This post originally appeared on the Data Carpentry website

Rasterio is a Python spatial data library that has changed the way I work with large spatial datasets.

Ever struggled to do calculations with big datasets in proprietary GIS software? Re-project your results to analyze relationships with other data?

Rasterio makes manipulating gridded spatial data (rasters) simple and brings these data into the Python ecosystem.

Want to do some preliminary analysis on a low-memory machine?

Instead of reading a massive file, read it as windowed chunks.

Need to create quick derivative products like directional gradients?

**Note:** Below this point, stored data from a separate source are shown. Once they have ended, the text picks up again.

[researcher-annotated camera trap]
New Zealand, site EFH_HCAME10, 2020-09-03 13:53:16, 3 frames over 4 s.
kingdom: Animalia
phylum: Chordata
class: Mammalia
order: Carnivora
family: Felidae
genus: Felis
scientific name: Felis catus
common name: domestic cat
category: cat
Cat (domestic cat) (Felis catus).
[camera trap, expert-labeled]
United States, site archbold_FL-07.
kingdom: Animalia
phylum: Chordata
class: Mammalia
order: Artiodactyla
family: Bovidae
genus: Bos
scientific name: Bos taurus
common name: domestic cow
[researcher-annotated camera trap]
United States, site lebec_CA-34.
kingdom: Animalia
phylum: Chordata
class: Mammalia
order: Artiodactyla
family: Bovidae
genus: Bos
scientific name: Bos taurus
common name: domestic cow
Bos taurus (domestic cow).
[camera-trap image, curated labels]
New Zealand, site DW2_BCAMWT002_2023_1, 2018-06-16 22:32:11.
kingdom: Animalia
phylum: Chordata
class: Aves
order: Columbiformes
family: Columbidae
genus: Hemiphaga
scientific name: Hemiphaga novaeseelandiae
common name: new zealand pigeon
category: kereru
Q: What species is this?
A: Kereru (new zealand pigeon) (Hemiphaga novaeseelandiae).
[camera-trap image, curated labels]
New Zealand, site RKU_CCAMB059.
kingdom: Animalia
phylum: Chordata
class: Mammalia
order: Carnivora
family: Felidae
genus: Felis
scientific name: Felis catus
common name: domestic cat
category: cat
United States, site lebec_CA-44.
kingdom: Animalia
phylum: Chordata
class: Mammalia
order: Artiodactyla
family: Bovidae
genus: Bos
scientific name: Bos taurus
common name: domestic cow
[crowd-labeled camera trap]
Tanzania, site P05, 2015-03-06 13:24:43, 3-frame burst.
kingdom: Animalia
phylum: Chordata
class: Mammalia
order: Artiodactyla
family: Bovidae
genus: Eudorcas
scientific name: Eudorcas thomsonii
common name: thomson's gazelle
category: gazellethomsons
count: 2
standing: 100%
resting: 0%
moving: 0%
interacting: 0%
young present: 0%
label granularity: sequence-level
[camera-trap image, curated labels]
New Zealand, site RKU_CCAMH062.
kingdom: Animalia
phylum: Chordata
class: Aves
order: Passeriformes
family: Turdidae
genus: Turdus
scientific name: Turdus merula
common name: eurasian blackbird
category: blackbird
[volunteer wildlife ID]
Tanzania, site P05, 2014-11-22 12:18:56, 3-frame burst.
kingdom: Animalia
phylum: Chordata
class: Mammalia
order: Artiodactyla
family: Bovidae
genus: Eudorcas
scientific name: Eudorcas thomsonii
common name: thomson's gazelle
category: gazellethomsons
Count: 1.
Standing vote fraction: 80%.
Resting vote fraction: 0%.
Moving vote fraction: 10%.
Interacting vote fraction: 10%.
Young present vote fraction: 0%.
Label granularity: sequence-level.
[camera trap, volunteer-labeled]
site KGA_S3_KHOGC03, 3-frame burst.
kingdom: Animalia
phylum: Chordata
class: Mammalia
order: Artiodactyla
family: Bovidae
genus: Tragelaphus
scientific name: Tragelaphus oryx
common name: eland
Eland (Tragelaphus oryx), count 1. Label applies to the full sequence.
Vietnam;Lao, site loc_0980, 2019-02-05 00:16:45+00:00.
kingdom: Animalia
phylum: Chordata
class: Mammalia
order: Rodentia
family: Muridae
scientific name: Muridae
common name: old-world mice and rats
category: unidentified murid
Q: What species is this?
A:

Raster bands are read as numpy arrays so all your favorite numerical methods are available. Likewise, if you’re dealing with a set of time-referenced images, you can quickly load summary values into a Pandas dataframe for time series analysis.

How the tool helps me in my work

Many of us in the Earth sciences deal with large, co-registered spatial datasets.

For example, changes in vegetation health at a volcano might be captured in a series of satellite images. This could be due to volcano degassing or a more benign environmental change. Direct information about volcanic activity– like gas emissions or earthquakes - is available in other grid formats or as point features. Meteorological data is in yet another raster format. Pre-processing data from multiple data sources can be time-consuming.

The use of Rasterio (and other libraries like scikit-image, fiona, shapely) has greatly streamlined my workflow for loading, transforming, resampling, and correlating these kinds of data to detect and analyze changes.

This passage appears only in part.